A mulher diz, sente-se, coma, aqui come-se o que vem para a
mesa. A mulher não pergunta se queremos mais,
mas a gente percebe que podemos servir-nos as vezes que quisermos. A mulher não
diz obrigada, mas a gente sabe que gosta de mimos. A mulher ameaça, olha que
levas, mas a mão suspende o gesto, a saber-se obedecida. A mulher tem opinião,
declara-a, defende-a, com a fala grossa e o corpo adiantado.
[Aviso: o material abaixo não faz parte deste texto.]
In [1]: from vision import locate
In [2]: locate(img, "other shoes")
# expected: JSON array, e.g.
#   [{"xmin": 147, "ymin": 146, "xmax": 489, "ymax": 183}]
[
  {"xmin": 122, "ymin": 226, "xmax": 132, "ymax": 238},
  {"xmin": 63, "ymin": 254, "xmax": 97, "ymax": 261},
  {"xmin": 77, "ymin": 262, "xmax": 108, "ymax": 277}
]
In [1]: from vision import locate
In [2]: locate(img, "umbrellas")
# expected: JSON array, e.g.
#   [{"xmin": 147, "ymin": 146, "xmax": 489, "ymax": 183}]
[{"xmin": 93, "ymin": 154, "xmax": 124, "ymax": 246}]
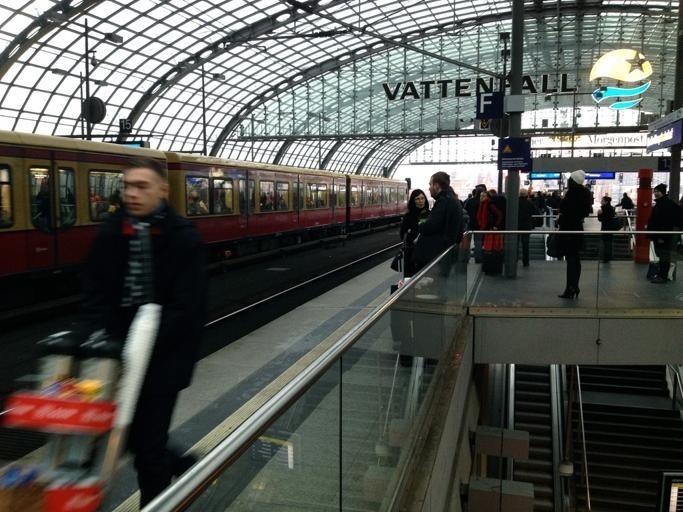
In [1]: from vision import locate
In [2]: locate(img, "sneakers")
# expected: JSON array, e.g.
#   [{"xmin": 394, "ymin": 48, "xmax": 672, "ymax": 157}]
[{"xmin": 651, "ymin": 278, "xmax": 667, "ymax": 284}]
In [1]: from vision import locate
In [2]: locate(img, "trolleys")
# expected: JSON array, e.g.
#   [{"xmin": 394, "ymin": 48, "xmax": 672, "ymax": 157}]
[{"xmin": 2, "ymin": 330, "xmax": 123, "ymax": 512}]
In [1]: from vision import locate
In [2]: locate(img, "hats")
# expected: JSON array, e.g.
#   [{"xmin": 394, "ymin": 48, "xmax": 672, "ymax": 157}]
[
  {"xmin": 654, "ymin": 183, "xmax": 667, "ymax": 194},
  {"xmin": 570, "ymin": 169, "xmax": 585, "ymax": 185}
]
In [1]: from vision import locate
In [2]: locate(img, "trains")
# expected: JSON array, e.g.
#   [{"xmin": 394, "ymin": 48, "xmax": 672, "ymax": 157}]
[{"xmin": 0, "ymin": 129, "xmax": 410, "ymax": 281}]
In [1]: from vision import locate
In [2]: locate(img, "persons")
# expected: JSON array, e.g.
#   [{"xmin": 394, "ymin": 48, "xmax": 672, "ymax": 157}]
[
  {"xmin": 90, "ymin": 160, "xmax": 197, "ymax": 512},
  {"xmin": 395, "ymin": 170, "xmax": 683, "ymax": 298}
]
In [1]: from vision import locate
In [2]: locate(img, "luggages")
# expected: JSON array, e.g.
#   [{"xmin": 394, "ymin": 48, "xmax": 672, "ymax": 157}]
[
  {"xmin": 482, "ymin": 249, "xmax": 503, "ymax": 273},
  {"xmin": 391, "ymin": 249, "xmax": 446, "ymax": 366}
]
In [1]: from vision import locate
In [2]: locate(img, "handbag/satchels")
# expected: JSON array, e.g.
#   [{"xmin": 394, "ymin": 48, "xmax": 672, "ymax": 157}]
[
  {"xmin": 546, "ymin": 233, "xmax": 564, "ymax": 258},
  {"xmin": 613, "ymin": 215, "xmax": 626, "ymax": 231},
  {"xmin": 647, "ymin": 261, "xmax": 677, "ymax": 281},
  {"xmin": 483, "ymin": 233, "xmax": 503, "ymax": 250}
]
A mulher gosta de
ser ouvida a desfiar a vida, o rosário de dores que se orgulha de ter vencido,
com muito esforço, sem nunca ter deixado de ser brava, digna. Ela diz “séria” e
não “digna”, com toda a razão da palavra. É impiedosa para com quem a fez
conhecer a miséria, a dela e a dos outros. Fala da ditadura e explica-a como
ninguém, porque a sentiu, a entendeu, a adivinhou. Sente-se vingada do silêncio
que lhe impuseram, do medo da prisão que levou os pobres da aldeia, coitados, o
que sofreram, malvada gente. A mulher conheceu outros mundos e neles sofreu e
aprendeu o que escola alguma pode ensinar. Sente-se vingada da pobreza porque
hoje tem o conforto que a labuta lhe deu, tão duras as tarefas que lhe
rebentaram o corpo, a fazê-la gemer baixinho.
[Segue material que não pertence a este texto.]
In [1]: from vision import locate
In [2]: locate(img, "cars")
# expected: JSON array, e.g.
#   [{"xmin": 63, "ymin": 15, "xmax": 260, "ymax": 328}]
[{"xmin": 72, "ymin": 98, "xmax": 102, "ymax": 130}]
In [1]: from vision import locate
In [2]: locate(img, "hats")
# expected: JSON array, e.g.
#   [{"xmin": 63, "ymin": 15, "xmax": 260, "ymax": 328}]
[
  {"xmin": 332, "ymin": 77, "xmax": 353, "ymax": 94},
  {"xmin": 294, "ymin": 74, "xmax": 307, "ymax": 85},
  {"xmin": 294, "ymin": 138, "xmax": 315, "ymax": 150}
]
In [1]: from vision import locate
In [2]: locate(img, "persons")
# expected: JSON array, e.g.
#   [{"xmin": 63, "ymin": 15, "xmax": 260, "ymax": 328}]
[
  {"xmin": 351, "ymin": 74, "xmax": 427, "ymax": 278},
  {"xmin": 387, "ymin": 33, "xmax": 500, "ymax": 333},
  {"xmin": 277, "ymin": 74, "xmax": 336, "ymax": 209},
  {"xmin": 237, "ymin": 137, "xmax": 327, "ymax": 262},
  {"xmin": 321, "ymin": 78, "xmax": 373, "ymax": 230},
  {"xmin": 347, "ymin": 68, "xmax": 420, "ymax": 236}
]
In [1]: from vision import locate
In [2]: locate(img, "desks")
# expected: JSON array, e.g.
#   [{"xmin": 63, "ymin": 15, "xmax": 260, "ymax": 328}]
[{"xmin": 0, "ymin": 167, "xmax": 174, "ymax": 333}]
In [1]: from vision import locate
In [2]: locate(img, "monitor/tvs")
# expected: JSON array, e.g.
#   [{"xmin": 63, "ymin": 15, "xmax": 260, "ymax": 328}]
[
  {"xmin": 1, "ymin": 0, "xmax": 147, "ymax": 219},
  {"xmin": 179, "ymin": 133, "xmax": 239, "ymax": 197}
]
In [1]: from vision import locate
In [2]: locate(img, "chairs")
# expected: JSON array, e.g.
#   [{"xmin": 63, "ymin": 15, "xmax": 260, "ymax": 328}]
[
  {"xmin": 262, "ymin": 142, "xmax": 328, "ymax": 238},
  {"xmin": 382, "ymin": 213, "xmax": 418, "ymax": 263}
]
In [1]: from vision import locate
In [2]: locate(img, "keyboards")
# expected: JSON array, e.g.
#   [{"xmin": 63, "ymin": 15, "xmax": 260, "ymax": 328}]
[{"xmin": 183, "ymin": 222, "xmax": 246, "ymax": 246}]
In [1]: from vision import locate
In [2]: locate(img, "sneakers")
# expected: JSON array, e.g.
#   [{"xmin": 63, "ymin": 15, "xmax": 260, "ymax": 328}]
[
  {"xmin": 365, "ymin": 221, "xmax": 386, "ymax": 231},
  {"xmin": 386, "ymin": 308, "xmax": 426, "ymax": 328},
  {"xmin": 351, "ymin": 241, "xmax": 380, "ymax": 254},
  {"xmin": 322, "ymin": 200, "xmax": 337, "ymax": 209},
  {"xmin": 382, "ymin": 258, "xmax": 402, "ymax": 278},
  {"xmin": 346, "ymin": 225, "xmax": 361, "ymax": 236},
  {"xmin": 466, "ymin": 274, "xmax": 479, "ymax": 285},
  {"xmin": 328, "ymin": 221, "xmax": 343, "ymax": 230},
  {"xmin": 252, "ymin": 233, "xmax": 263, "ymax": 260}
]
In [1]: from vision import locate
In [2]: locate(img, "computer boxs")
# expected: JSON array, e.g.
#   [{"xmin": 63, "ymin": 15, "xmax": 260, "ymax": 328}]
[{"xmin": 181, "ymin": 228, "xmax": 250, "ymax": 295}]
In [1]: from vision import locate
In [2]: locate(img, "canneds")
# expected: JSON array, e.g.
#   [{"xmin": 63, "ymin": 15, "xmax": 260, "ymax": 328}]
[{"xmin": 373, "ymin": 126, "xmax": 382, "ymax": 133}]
Oiço-a com enlevo, com curiosidade, até que ela põe termo à
conversa, levanta-se, olha em volta e diz, para onde foram todos, vou ver
deles, assim à maneira de recado para mim, por hoje já ouviste o que eu quis
contar, agora chega. É ela quem decide quando começa e acaba a conversa.
Quem quiser saber o que foi o fascismo em Portugal tem de
encontrar mulheres como esta, de as ouvir, com atenção, com a humildade de quem
tem muito para aprender. Aconteceu-me conhecer esta que tanto me ensina.